ÜBUNGSTEXT —
Fischsterben in der Oder: Greenpeace macht polnischen Bergbau verantwortlich
Die "in Schlesien tätigen Bergbaukonzerne“ seien die Verursacher der Umweltkatastrophe, erklärte die Umweltschutzorganisation in einem in Warschau vorgestellten Bericht.
Bei drei Bergwerken der polnischen Bergbaukonzerne Polska Grupa Górnicza (PGG) (im Bild) und Jastrzębska Spółka Węglowa S.A. (JSW SA) kann die Umweltschutzorganisation, nach eigenen Angaben, stark salzhaltige Einleitungen nachweisen. Das salzhaltige Wasser begünstigt giftige Algenarten, wie Prymnesium parvum, die bei hohen Wassertemperaturen allem Anschein nach das Fischsterben ausgelöst hat.

Einträge aus einem Datensatz
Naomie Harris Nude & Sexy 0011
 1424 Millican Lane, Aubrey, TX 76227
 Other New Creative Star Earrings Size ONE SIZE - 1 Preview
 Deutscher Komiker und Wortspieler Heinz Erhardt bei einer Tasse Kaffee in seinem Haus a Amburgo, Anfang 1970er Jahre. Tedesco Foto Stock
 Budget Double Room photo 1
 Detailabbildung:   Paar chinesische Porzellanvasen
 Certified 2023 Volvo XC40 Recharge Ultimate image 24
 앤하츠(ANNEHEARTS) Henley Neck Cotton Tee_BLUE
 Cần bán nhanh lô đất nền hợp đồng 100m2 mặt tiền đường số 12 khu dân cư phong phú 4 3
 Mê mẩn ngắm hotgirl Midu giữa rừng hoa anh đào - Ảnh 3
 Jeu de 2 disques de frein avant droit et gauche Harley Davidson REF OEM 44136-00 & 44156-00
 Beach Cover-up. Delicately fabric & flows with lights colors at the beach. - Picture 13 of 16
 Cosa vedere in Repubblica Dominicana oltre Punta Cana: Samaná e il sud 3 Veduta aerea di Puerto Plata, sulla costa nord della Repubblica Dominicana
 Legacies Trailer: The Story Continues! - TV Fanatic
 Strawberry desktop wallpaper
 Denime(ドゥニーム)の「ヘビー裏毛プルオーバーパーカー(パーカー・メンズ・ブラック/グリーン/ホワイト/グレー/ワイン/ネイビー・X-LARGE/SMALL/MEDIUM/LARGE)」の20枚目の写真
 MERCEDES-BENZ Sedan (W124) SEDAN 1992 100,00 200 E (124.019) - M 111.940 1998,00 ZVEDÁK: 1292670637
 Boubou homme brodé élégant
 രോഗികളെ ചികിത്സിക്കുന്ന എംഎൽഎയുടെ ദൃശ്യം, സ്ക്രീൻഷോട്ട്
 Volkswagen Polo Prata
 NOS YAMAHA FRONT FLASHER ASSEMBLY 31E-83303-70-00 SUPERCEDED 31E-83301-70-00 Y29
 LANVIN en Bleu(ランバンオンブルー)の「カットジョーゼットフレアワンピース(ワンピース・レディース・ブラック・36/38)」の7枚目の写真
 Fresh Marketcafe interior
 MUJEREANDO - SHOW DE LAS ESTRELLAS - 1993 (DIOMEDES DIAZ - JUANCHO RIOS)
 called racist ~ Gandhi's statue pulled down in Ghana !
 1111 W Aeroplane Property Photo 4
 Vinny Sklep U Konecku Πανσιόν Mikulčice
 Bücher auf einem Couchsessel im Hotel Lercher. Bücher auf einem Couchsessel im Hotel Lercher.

ZIEL DER ÜBUNG — Gib aus dem Text über das Fischsterben in der Oder den Abschnitt von „Fischsterben in der“ bis einschließlich „Fischsterben ausgelöst hat.“ Wort für Wort wieder.

ERGEBNIS DER AUFGABE —
Fischsterben in der Oder: Greenpeace macht polnischen Bergbau verantwortlich
Die "in Schlesien tätigen Bergbaukonzerne“ seien die Verursacher der Umweltkatastrophe, erklärte die Umweltschutzorganisation in einem in Warschau vorgestellten Bericht.
Bei drei Bergwerken der polnischen Bergbaukonzerne Polska Grupa Górnicza (PGG) (im Bild) und Jastrzębska Spółka Węglowa S.A. (JSW SA) kann die Umweltschutzorganisation, nach eigenen Angaben, stark salzhaltige Einleitungen nachweisen. Das salzhaltige Wasser begünstigt giftige Algenarten, wie Prymnesium parvum, die bei hohen Wassertemperaturen allem Anschein nach das Fischsterben ausgelöst hat.